Asian countries must set more ambitious goals to contribute to global efforts to curb climate change, says senior U.N. official

By Patpicha Tanakasempipat

BANGKOK (Reuters) – Asia’s heavy and expanding reliance on coal power risks cancelling out global progress towards preventing catastrophic climate change, a top United Nations official warned on Wednesday.

While developing economies such as India, Indonesia, the Philippines and Vietnam increasingly turn to cheap coal to meet fast-growing demand for electricity, some nations are ramping up the use of renewable energy, although its share of the total fuel mix for power generation is still small.

Asian countries must set more ambitious goals to contribute to global efforts to curb climate change, said Ovais Sarmad, the deputy executive secretary of the United Nations Framework Convention on Climate Change.

“There are certain countries in this region still relying heavily on coal and fossil fuels as sources of energy, and in some areas that is growing,” he told Reuters in an interview.

“That’s a very, very serious problem because … all those gains that had been made in other parts of the world would be completely negated.”

The comment came as officials of Asian nations met in the Thai capital of Bangkok this week to discuss ways to spur regional, and global, efforts to fight climate change.

The Paris Agreement aims to limit the global average temperature increase to “well below” 2 degrees Celsius while seeking to tighten the goal to 1.5 C. Current policies put the world on track for a rise of at least 3 C by century’s end.

========================

- _What is needed_
Retype the part of the article on Asia's coal reliance starting at "The Paris Agreement" and ending at "by century’s end.".

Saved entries
========================

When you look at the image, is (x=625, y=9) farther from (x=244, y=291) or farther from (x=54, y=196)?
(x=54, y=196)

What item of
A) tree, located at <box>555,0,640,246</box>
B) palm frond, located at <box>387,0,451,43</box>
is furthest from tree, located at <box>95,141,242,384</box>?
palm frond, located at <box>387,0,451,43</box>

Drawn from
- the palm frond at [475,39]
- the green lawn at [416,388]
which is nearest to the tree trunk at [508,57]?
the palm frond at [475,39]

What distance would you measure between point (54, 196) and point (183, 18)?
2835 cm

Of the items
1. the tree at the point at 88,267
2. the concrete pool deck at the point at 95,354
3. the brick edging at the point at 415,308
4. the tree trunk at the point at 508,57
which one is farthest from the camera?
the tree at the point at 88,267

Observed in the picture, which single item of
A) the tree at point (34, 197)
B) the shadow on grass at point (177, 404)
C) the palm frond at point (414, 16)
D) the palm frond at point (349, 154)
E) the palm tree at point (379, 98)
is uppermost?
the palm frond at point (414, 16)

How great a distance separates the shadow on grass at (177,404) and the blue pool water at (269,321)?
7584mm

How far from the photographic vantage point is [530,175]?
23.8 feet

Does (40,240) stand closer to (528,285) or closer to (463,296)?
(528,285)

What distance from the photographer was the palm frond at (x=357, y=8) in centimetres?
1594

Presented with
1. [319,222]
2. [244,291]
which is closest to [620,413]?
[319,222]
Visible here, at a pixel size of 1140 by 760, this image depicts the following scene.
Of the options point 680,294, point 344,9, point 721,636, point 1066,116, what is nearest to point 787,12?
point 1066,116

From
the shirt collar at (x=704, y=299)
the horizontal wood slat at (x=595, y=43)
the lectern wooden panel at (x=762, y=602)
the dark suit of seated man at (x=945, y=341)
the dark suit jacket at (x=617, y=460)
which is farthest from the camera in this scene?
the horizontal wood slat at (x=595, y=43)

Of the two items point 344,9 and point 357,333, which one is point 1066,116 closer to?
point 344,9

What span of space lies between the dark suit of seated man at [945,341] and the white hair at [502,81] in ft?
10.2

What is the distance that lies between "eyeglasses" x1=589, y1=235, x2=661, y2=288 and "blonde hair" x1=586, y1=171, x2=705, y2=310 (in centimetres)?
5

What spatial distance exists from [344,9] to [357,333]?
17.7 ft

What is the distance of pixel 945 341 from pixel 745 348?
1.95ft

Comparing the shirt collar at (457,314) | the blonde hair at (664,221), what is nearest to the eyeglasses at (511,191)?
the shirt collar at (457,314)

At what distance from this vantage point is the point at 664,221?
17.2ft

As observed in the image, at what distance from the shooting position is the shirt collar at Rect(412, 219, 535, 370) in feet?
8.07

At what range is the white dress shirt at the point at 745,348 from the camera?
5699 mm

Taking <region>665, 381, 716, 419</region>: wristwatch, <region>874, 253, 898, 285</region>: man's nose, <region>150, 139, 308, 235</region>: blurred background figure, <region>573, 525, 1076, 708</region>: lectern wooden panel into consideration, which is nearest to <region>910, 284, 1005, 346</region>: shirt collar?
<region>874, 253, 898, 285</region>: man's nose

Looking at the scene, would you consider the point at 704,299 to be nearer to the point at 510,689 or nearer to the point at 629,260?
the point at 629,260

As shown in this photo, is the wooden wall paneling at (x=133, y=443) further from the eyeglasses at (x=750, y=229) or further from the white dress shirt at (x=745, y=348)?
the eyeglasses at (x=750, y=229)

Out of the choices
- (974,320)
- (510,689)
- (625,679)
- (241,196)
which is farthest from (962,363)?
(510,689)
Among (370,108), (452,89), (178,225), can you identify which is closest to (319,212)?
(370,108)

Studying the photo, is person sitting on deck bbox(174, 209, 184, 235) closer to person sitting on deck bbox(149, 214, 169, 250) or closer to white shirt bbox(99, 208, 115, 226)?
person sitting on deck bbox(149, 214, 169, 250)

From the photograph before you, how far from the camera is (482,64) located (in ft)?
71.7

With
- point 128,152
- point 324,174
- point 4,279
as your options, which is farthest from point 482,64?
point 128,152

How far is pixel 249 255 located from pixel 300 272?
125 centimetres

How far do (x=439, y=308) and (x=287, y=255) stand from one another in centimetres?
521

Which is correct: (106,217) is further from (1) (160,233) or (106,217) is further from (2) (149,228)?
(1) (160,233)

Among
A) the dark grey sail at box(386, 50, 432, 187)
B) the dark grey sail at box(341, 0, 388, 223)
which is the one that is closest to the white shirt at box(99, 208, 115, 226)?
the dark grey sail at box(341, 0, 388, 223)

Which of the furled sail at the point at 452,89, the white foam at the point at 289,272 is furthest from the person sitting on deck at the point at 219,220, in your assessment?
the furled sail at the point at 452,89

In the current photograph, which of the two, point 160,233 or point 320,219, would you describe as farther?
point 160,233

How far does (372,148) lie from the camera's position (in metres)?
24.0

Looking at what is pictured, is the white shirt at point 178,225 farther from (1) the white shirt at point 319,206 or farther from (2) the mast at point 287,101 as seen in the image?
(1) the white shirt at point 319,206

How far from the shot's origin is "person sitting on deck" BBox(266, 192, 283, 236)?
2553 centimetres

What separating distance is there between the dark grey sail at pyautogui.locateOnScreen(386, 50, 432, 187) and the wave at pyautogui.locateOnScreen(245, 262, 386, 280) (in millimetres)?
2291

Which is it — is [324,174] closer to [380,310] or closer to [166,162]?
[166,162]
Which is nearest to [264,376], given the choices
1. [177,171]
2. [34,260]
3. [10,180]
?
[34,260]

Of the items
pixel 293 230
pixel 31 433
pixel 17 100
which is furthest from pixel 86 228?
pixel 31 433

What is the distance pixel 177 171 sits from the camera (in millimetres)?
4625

========================

- _Answer for this exercise_
The Paris Agreement aims to limit the global average temperature increase to “well below” 2 degrees Celsius while seeking to tighten the goal to 1.5 C. Current policies put the world on track for a rise of at least 3 C by century’s end.